Written Apr 13, 2008
This tip is in relation to my 'Things to do' tip of the same title.
Be warned that, if the weather is not good, or looks like it might turn for the worst, your pre-booked dog sledding trip may be cancelled. Money is refunded, but it is still very disappointing. It is better to be prepared for the worst, as when we visited Juneau, we didn't even consider cancellation to be a possibility. We were lucky, and had a fantastic experience but lots of other people had their sledding cancelled in Skagway.

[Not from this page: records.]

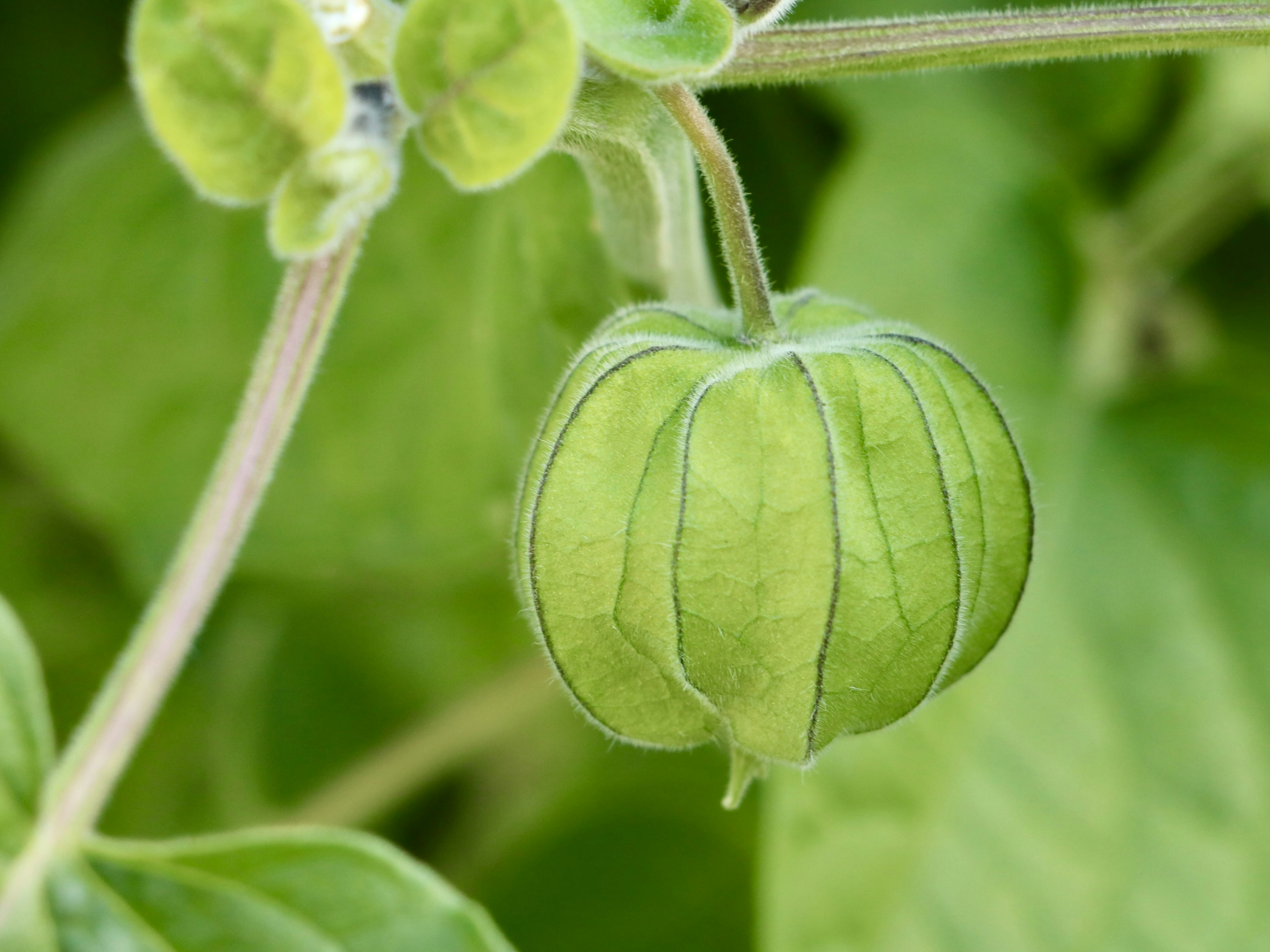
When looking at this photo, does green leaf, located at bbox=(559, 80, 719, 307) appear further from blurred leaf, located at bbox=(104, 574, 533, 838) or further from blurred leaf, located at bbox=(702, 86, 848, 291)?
blurred leaf, located at bbox=(104, 574, 533, 838)

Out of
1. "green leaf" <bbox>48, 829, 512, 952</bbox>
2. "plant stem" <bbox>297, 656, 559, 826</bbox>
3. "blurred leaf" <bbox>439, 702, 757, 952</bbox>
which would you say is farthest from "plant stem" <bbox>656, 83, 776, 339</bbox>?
"blurred leaf" <bbox>439, 702, 757, 952</bbox>

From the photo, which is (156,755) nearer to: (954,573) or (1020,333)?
(1020,333)

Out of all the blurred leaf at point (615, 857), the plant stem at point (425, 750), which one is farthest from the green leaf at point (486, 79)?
the blurred leaf at point (615, 857)

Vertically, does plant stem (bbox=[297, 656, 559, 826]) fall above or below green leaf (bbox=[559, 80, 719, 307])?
below

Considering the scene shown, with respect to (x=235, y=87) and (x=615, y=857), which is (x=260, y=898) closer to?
(x=235, y=87)

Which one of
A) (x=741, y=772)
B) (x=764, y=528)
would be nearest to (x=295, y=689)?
(x=741, y=772)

It may be possible to book on another, later flight to the glacier, but often the helicopters are full.
Written Apr 2, 2007
Bear sightings in Juneau are about as rare as the rain that falls. Almost all the sightings are from black bears. These are usually harmless (despite what Steven Colbert says) and can be made to back off if they get curious about you. Just yelling at it will likely get it to go away. We do occasionally have brown bear (grizzly) sightings but these are usually outside of town on hiking trails. I do know someone who saw one at the Mendenhall Glacier Visitors Center so visitors should be aware that even near popular places bears may be around. Make lots of noise if you plan on hiking to let the bears know of your presence. Bear spray is also a possibility but it may or may not work. Wind may be a factor. Better than nothing though. Always remember bears with cubs are very protective. The picture is of a glacier bear which is a cross between a black bear and a brown bear. If you want more info bears, check out the Juneau Borough web site.
Updated May 5, 2006
Remember that as soon as you step off the boat that you are no longer on top of food chain. Wildlife is everywhere and it's not unusual to wonder into a bear downtown (usually later at night). Keep you're eyes open and stay a safe distance from the wildlife. I can recall the one summer there was a bear wondering around the upper part of downtown and these tourist were following it with their cameras, luckly the bear was able to wonder back into the woods, however those tourist probably dont realize that the bear couldve attacked them at any moment. Be smart, dont be dumb like that group of tourist.
Written Jan 26, 2005
The restaurants we tried in downtown Juneau were both great. The ones we tried out of town in Auke Bay and the other outlying areas were mediocre at best, even the ones that were crowded. The breakfast at Donna's was the worst either of us had ever received at a restaurant. Sorry, Donna's, but true. We recommend trying places recommended in VT -- we will certainly try more of those next time!
Written Jul 26, 2004
Remember when you travel around the National Parks, that these are the homes of wild animals, BEARS, WOLVES, not zoo animals, not pets, and they could appear out of nowhere. So be careful when enjoying a glacier or a river, and be aware of your surroundings. Leave nature alone, and maybe the wild animals will leave you alone.